Since taking office, Trump has championed a policy of "maximum pressure" on North Korea, cranking up international sanctions to limit the country's trade. The North's commerce with China, its main trading partner, appears to have plummeted in recent months. The U.S. has said the pressure is designed to force North Korea to negotiate on giving up its nukes, but Trump hasn't ruled out military action.

Vice President Mike Pence said the U.S. would remain "firm in our resolve" whichever direction talks with North Korea go. "All options are on the table and our posture toward the regime will not change until we see credible, verifiable and concrete steps toward denuclearization," Pence said in a statement.

Diplomatic prospects had appeared bleak until a flurry of interactions between the two Koreas that sealed their joint participation in last month's Winter Olympics in South Korea, and a rare visit by Kim's sister to the country. The momentum has continued since then. The high-level South Korean delegation that visited Pyongyang this week was the first to meet Kim since he took power after his dictator father's death in late 2011.

Tuesday's announcements were the most promising indication that the U.S. and North Korea could now talk.

On returning from Pyongyang, Chung Eui-yong, South Korea's presidential national security director, said North Korea expressed willingness to hold a "candid dialogue" with the United States to discuss its nuclear disarmament and establish diplomatic relations. Chung said North Korea "made it clear that it won't resume strategic provocations like additional nuclear tests or test-launches of ballistic missiles" while such talks are underway.
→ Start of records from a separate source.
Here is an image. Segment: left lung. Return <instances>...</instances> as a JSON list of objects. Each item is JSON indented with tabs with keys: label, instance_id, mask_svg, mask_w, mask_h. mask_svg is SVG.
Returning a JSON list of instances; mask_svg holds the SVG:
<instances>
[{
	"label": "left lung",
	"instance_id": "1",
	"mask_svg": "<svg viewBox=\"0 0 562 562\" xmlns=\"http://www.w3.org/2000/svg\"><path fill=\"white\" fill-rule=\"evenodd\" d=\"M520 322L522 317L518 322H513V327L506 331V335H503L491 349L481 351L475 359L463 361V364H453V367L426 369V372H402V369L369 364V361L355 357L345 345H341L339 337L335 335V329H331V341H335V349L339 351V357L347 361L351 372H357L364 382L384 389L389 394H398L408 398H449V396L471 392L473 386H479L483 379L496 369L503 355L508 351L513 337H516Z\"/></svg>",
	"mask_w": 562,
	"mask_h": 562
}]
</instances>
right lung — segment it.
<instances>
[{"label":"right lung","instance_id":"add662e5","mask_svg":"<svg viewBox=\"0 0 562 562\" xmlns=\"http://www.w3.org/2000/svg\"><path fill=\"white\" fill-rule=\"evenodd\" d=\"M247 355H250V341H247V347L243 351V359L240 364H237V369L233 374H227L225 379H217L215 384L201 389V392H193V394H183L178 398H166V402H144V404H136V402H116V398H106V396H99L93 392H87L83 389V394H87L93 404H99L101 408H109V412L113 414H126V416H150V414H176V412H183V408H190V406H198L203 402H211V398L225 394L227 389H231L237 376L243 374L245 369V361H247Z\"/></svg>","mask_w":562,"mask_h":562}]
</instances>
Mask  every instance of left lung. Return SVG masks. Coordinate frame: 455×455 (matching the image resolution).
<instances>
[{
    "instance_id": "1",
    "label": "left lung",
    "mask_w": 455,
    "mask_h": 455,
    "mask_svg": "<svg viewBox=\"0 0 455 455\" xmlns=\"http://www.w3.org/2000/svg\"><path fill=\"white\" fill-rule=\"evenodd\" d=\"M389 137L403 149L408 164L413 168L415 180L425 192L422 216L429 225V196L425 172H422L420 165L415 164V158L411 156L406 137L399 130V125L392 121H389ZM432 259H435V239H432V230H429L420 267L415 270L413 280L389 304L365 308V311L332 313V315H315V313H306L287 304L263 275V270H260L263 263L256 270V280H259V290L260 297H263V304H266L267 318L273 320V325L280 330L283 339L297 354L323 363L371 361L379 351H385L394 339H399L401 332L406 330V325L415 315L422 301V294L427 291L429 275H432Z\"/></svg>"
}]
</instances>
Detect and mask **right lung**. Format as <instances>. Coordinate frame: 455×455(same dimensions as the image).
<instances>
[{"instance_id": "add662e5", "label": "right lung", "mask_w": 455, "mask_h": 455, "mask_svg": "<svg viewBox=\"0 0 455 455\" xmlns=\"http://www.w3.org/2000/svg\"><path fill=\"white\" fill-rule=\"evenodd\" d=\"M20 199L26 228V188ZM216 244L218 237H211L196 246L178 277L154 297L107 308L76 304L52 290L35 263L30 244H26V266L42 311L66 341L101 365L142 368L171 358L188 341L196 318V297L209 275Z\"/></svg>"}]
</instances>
North Korea also said it would not need to keep its nuclear weapons if the U.S. drops its military threats and provides a credible security guarantee, Chung said. That reflects a longstanding demand from North Korea, which opposes the presence of nearly 30,000 U.S. forces in South Korea. Chung said the North promised not to use its nuclear and conventional weapons against South Korea.

Chung said he will soon fly to the United States to brief officials about the outcome of the talks with North Korea.

If U.S.-North Korean talks do start, a likely first step would be exploratory discussions to see if a serious nuclear negotiation is possible. The last such dialogue happened in 2012 and collapsed weeks after a provisional deal on a nuclear freeze was reached.

Arms control advocates said the developments greatly improve the prospects for peace and security in the region. Daryl Kimball, executive director of the U.S.-based Arms Control Association, urged the Trump administration and Congress to support "this important diplomatic opening."

But the administration will have difficult questions of its own as it gauges North Korea's intentions. An initial hurdle could be presented by U.S.-South Korean military drills that were postponed during the Olympics and are due to resume next month. North Korea is likely to push for a suspension of the drills which it views as a provocation and a threat, and may ask for relief from U.S.-led economic sanctions.